**EXTRACT**
Begin
We also tried a wrapper function to override fnctl. In that wrapper function fcntl will be called twice if it fails the first time. Using this wrapper function does return successfully sometimes, but it can still fail.

Bug in NFS?

When the client is running a lock test, if the server failover happens, there is a chance that unmounting the file system will fail. The lock test we ran is Connectathon. This can be easily reproduced by the following steps with only two machines (one for server and one for client):

  1. the server mounts a disk device to a directory
  2. the server starts nfs and nfslock
  3. the client mounts the exported directory from the server
  4. the client runs the Connectathon lock test
  5. the server shuts down nfs and nfslock
  6. the server tries to unmount the device
    • ====> returns error: the device is busy

We always used same kernel version in both the server and the client. We have tried kernel 2.4.20, 2.4.26, 2.6.5-1.339, with Red Hat 9. All of these kernels fail the same way.
End
(Data records)
Begin
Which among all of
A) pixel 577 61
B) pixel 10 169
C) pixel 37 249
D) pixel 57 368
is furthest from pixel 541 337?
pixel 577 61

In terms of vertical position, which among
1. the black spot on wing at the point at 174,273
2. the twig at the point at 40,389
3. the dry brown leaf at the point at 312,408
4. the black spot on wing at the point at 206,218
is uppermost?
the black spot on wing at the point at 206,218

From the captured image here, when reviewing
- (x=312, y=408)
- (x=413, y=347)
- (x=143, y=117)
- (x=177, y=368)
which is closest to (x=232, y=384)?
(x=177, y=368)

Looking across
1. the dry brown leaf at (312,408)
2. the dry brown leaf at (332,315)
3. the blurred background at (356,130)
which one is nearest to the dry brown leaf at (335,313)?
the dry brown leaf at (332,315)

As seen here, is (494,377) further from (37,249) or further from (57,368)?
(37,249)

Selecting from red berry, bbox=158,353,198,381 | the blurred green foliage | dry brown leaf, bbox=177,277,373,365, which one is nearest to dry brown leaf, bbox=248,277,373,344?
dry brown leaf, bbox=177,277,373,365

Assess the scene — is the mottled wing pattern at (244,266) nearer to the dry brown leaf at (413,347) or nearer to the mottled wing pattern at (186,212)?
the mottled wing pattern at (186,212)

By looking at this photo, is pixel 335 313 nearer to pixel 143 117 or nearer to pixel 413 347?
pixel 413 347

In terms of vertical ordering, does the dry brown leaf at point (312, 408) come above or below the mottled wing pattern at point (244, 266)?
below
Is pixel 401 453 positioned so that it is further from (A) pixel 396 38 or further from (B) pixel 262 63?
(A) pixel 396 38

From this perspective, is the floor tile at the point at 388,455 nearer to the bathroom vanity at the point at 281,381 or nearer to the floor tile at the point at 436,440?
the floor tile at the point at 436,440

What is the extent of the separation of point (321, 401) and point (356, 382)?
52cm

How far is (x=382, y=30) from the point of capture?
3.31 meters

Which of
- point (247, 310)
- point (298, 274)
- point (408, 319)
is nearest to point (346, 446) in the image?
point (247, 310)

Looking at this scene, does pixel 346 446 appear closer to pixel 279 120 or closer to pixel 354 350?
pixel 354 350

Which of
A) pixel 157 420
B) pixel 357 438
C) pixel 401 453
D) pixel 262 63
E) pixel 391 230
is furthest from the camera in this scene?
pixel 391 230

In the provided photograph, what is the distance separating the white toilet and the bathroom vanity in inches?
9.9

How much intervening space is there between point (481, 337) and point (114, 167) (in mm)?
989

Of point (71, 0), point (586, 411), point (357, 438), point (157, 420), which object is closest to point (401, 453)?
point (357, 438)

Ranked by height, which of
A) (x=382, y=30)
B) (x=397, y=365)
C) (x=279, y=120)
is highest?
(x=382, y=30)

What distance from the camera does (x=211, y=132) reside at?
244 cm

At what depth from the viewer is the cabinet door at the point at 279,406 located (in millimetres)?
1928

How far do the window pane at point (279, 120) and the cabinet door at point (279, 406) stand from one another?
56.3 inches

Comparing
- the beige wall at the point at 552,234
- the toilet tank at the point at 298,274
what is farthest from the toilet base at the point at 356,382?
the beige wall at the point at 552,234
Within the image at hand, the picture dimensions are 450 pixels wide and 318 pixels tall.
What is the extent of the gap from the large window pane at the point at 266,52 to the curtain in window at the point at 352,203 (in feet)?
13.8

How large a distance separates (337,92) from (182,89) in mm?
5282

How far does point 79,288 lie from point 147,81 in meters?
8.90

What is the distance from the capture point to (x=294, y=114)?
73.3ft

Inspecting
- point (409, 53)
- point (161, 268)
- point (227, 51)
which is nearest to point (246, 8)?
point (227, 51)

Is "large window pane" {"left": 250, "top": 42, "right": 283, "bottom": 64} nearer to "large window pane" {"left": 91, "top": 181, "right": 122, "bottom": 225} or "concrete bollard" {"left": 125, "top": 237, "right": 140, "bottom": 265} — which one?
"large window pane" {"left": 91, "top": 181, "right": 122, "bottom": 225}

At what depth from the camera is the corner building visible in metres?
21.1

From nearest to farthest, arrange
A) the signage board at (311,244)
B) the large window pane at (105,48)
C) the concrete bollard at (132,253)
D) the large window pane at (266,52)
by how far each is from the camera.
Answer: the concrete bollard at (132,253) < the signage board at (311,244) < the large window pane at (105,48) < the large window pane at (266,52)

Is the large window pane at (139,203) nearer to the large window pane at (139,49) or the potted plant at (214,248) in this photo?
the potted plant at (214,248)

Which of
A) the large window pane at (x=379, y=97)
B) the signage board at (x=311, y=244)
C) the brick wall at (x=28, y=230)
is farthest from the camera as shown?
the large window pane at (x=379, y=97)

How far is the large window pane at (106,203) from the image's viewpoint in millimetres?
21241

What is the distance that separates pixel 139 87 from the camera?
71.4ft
End
Reproduce verbatim the passage of the NFS text that begins with the words containing "We also tried" and concludes with "Bug in NFS?".

We also tried a wrapper function to override fnctl. In that wrapper function fcntl will be called twice if it fails the first time. Using this wrapper function does return successfully sometimes, but it can still fail.

Bug in NFS?